1. Not listening to employees
Imagine an employee named Jim. Jim has been thinking of ways to increase traffic to the company website. He goes into his boss’s office and shares his ideas. Without even looking away from his computer, Jim’s boss just says, “I’ll think about it.” Dejected, Jim returns to his desk, and his idea is never discussed again.
A 2015 SHRM survey of more than 600 employees found this situation is not uncommon. While an immediate supervisor who respects their ideas was in the top 10 job satisfaction factors employees listed, only 37 percent of respondents said they were “very satisfied” with the consideration their ideas received. Only 23 percent were “very satisfied” with the communication they had with senior management.
Instead of simply dismissing employees’ ideas, managers should take the time to listen and discuss their suggestions. Employees deserve the opportunity to present their ideas and explain how they can make the company better. Even if a boss decides not to implement an idea, employees should at least feel that their voices are being heard and valued.
2. Shifting the blame
A 2014 BambooHR survey of more than 1,000 American employees found that for one out of every five employees surveyed, having a boss who “passes the buck” when things don’t work out as planned was a reason to leave their job.
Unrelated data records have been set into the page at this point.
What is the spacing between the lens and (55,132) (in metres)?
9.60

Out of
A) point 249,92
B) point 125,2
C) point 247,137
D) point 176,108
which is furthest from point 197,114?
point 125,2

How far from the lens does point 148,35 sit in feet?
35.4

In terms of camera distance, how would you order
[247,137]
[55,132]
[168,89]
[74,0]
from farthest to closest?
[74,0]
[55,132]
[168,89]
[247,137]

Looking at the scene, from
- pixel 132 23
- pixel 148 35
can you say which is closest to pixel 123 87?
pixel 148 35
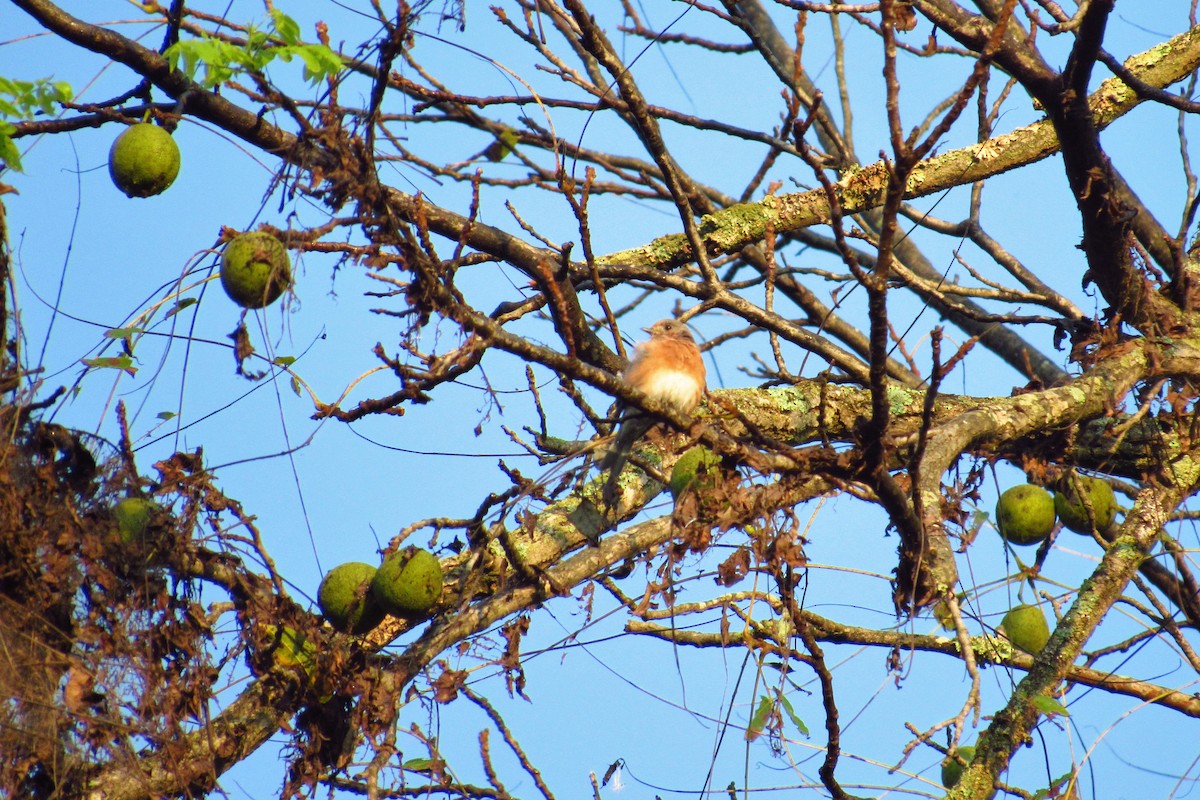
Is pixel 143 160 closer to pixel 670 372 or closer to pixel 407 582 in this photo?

The takeaway here is that when leaders don’t own up to their mistakes, they erase accountability from the company culture. Instead of wasting time finding someone else to blame, they should step up and find a way to make the situation better.
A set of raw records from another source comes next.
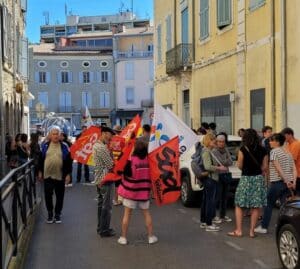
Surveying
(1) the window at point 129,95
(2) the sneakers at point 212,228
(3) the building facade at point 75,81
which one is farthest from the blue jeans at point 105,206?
(3) the building facade at point 75,81

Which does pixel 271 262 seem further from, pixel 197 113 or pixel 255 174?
pixel 197 113

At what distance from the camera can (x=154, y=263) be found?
7617mm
To make matters worse, bosses who shift the blame when they have a bad idea are often quick to take credit for others’ great ideas. This is just as bad. In a 2015 Interact survey of 999 employees, 47 percent of those surveyed listed taking credit for someone else’s idea as an ineffective way to manage.
Trying to garner undeserved praise tells employees that their leader has no regard for others’ hard work or for their own careers. So, leaders should acknowledge employees who go above and beyond. This will create a workplace where employees themselves feel appreciated and in turn recognize others’ success.
3. Leaving employees out in the cold
A strong leader needs to trust his or her employees and give them the independence to do what they do best. However, there’s a difference between providing autonomy and leaving employees out in the cold.
In the aforementioned Gallup report, while only 13 percent of employees surveyed “strongly agreed” that their manager helped them set goals, 69 percent of those employees said they were highly engaged.
In order for a boss to be a leader, he or she needs to provide more than just instructions. Also needed is guidance and support for those employees. Knowing the team’s needs and being able to address them quickly is an essential part of workplace leadership.
Thanks to new technology, it’s now easier than ever for bosses to communicate with and manage their employees. For example,PeopleSpark is a platform that allows leaders to monitor each individual’s progress, provide feedback and track how he or she is doing.
4. Focusing on the negative
When providing feedback, leaders may believe that it’s important to focus on what an employee needs to improve on instead of what he or she is already doing well. But such negativity can actually lead to decreased employee engagement.
The Gallup survey found that 67 percent of employees surveyed who “strongly believed” their manager focused on their strengths were also engaged. Only 31 percent of employees whose managers focused on their weaknesses were engaged.
Regularly acknowledging employees’ positive contributions shows them you understand they are an important part of the team. Even if an employee is struggling, making sure to include positive feedback with constructive ways to improve will motivate this individual to improve and reach his or her full potential.